■ Tasks for this exercise ■
[1] Name every AWS database service mentioned in the AWS databases notes.
[2] Reproduce the AWS databases notes verbatim from "This is not" to "DB over time?".
[3] Pick up the AWS databases notes at their last line and carry them forward.

■ Passage to read ■
==========

Skip to main content

AWS Databases

Updated Jul 26, 2020 ·
NOTES

This is not an exhaustive documentation of all the existing AWS Services. These are summarized notes that I used for the AWS Certifications.

To see the complete documentation, please go to: AWS documentation

Choosing the Right Database

The following are some of the guideline questions to ask when choosing the database to use:

  • Is the workload read-heavy, write-heavy or balanced?

  • What are the throughput needs?

  • Will the throughput change, fluctuate or will we have to scale the DB over time?

  • How much data do we store and for how long?

  • Will the size of the data grow?

  • What is the average size of an object in the DB? How frequently are these objects accessed?

  • Should the data be stored for a week or forever?

  • Is the database going to be a source of truth?

  • What are the latency concerns?

  • What is the data model?

  • How will the data be queried?

  • Will the data be structured, semi-structured or unstructured?

  • Do we need strong schema or flexible schema?

  • Do we need reporting? Do we need advanced search?

  • What are the license costs?

  • Can we switch to a cloud native database such as Aurora, DynamoDB, etc?

Database Types on AWS

Database TypesAWS ServiceDescription
RDBMS (SQL/OLTP)RDS
Aurora
Great for joins and normalized data
NoSQLDynamoDB
ElastiCache (key/value pairs)

==========

■ Data records ■
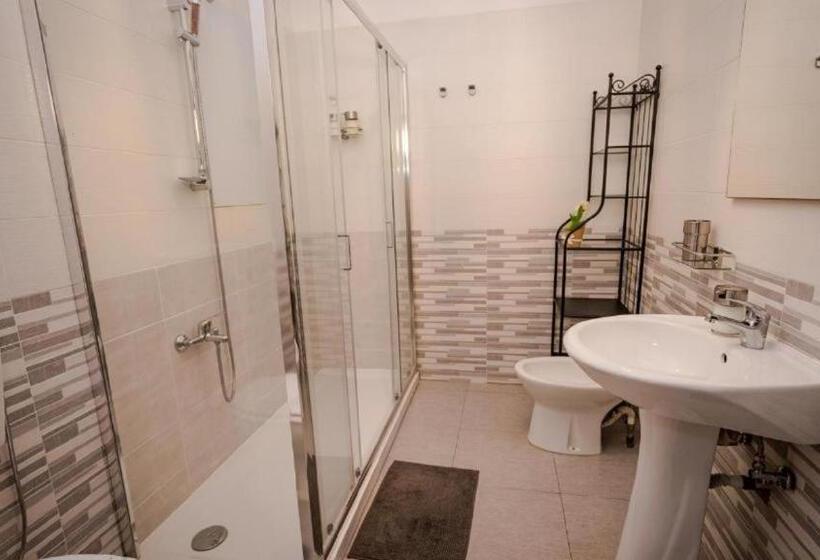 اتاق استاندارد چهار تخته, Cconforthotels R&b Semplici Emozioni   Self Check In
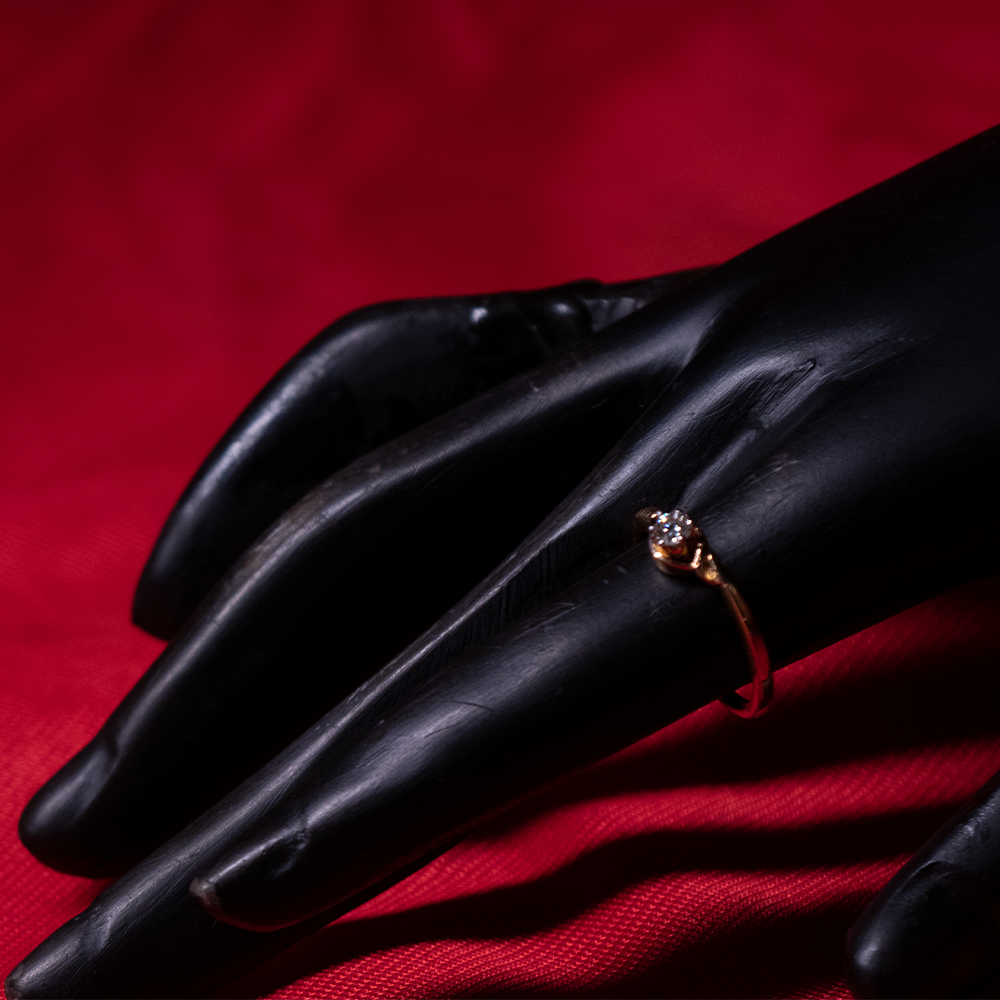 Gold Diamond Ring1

==========

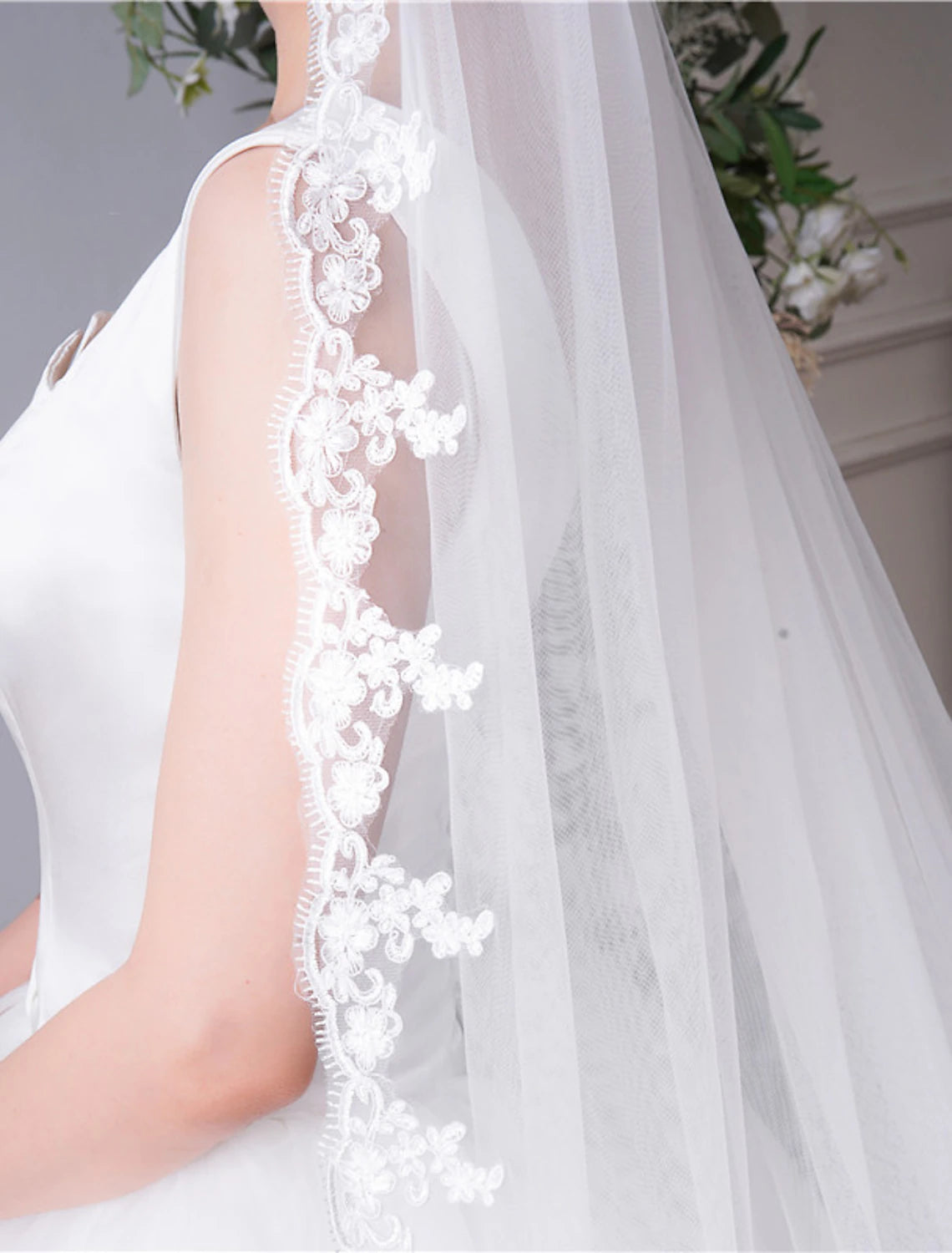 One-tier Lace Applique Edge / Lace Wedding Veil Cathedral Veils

==========

■ Answers by task ■
[1] Aurora, DynamoDB, RDS, ElastiCache

[2]
This is not an exhaustive documentation of all the existing AWS Services. These are summarized notes that I used for the AWS Certifications.

To see the complete documentation, please go to: AWS documentation

Choosing the Right Database

The following are some of the guideline questions to ask when choosing the database to use:

  • Is the workload read-heavy, write-heavy or balanced?

  • What are the throughput needs?

  • Will the throughput change, fluctuate or will we have to scale the DB over time?

[3]
Neptune (graphs)
DocumentDB (json)
No joins, no SQL
Object StoreS3 (for big objects)
Glacier (for backups, archive)
For object storage and archival
Data WarehouseRedshift (OLAP)
Athena
SQL Analytics / BI Use cases
SearchElasticSearch (JSON)Free text, unstructured searches
GraphsNeptuneDisplays relationships between data

Amazon Relational Databases (RDS)

Amazon RDS is a managed database service for relational databases

  • Provides cost-efficient, resizable capacity
  • AWS manages common database administration tasks.
  • AWS provisions an EC2 instance behind the scenes and EBS Volume

Aurora

Amazon Aurora (Aurora) is a fully managed relational database engine that's compatible with MySQL and PostgreSQL.

  • Data is held in 6 replicas across 3 AZs
  • Up to 15 read replicas (only 5 for RDS)
  • It has some auto healing capabilities
  • Auto scaling read replicas which can be global
  • Can be global, for disaster recovery purposes or latency purposes
  • Auto scaling of storage form 10GB to 64TB
  • We define an EC2 instance for Aurora instances
  • Same security, monitoring and maintenance features as RDS
  • Aurora has a serverless option

Use cases:

  • Similar to RDS, but with less maintenance, more flexibly, more performant at a higher cost

ElastiCache

Managed Redis or Memcached which provides a high performance, resizable, and cost-effective in-memory cache, while removing complexity associated with deploying and managing a distributed cache environment.

  • In-memory data store, sub-millisecond latency
  • Must provision and EC2 instance type
  • Offers support for clustering (Redis)
  • Multi AZ
  • Read replicas (sharding)
  • Security through IAM, SG, KMS, Redis Auth
  • Backups, snapshots and point in time restore (for Redis)
  • It has managed and scheduled maintenance
  • Monitoring happens through CloudWatch

Uses cases

  • Key/value store

  • Frequent reads, less writes

  • Cache results for DB queries

  • Store session data for websites

DynamoDB

Amazon DynamoDB is a fully managed NoSQL database service that provides fast and predictable performance.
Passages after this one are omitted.